In that moment she knew, deep down in her heart, that if this man
should take her in his arms and hold her close against the throbbing of
his great heart, his lips find hers, and should he pour into her ears
the pent-up torrent of his love, her surrender would be complete.
His was the master mind, and in all the years to come that mind would
rule, and she, the weaker one, would be forced under the yoke of its
supremacy. She prayed for strength.
Let those who believe that once the living flesh has turned to clay the
spirit dies, ascribe to a trick of memory the vision of her dying
mother that flashed before the eyes of the girl, and the whispered
words: "Look after Charlie as long as he shall need you."

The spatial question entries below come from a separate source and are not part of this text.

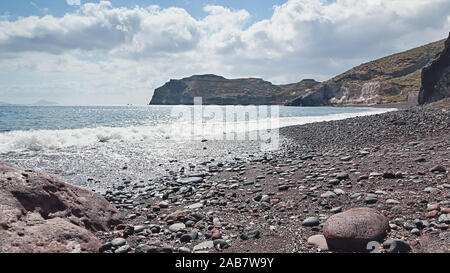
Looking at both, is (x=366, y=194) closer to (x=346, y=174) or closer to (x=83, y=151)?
(x=346, y=174)

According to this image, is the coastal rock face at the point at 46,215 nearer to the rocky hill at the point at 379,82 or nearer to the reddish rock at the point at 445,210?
the reddish rock at the point at 445,210

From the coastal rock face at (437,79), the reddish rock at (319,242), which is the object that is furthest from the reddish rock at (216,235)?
the coastal rock face at (437,79)

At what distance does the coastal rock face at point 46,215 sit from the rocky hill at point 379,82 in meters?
117

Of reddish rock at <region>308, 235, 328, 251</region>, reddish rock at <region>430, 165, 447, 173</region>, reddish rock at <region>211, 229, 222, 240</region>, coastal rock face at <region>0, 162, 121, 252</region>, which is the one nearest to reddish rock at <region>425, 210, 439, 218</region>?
reddish rock at <region>308, 235, 328, 251</region>

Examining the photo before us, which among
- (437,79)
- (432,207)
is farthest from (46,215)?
(437,79)

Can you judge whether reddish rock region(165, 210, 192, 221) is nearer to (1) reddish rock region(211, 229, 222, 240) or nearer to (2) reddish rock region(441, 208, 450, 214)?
(1) reddish rock region(211, 229, 222, 240)

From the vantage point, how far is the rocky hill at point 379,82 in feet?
397

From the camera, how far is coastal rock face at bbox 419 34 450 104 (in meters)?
45.5

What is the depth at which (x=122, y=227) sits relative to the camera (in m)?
5.56

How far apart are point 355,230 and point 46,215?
4937 mm

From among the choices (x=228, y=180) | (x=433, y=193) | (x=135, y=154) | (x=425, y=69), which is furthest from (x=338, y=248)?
(x=425, y=69)

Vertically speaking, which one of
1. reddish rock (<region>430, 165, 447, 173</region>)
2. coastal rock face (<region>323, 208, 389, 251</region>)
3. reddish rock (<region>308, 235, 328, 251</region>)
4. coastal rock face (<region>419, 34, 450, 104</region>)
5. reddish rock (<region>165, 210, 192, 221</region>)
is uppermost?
coastal rock face (<region>419, 34, 450, 104</region>)

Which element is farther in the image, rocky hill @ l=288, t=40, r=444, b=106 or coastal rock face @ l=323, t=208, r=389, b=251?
rocky hill @ l=288, t=40, r=444, b=106

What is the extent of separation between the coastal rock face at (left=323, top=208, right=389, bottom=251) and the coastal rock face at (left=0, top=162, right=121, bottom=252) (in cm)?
364
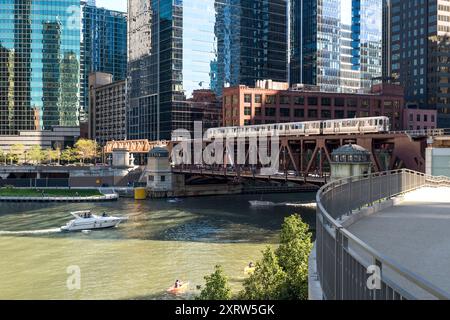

But those there are who know that in that momentary vision spoke in
faint memory-whispers the gentle spirit-mother, who--ranking high in
that vast army which, in the words of the immortal Persian,
"Before us passed the door of Darkness through,"
--would guide the footsteps of her loved ones.
Thus strength came and steeled the heart of one great little woman who
battled alone against love for her right to rule and shape the destiny
of lives. The momentary flush receded from her face, and when her eyes
again sought the man's, their glance was coldly repellent. She even
forced a smile.
"Is it so amusing, then--my going?" he asked a little grimly.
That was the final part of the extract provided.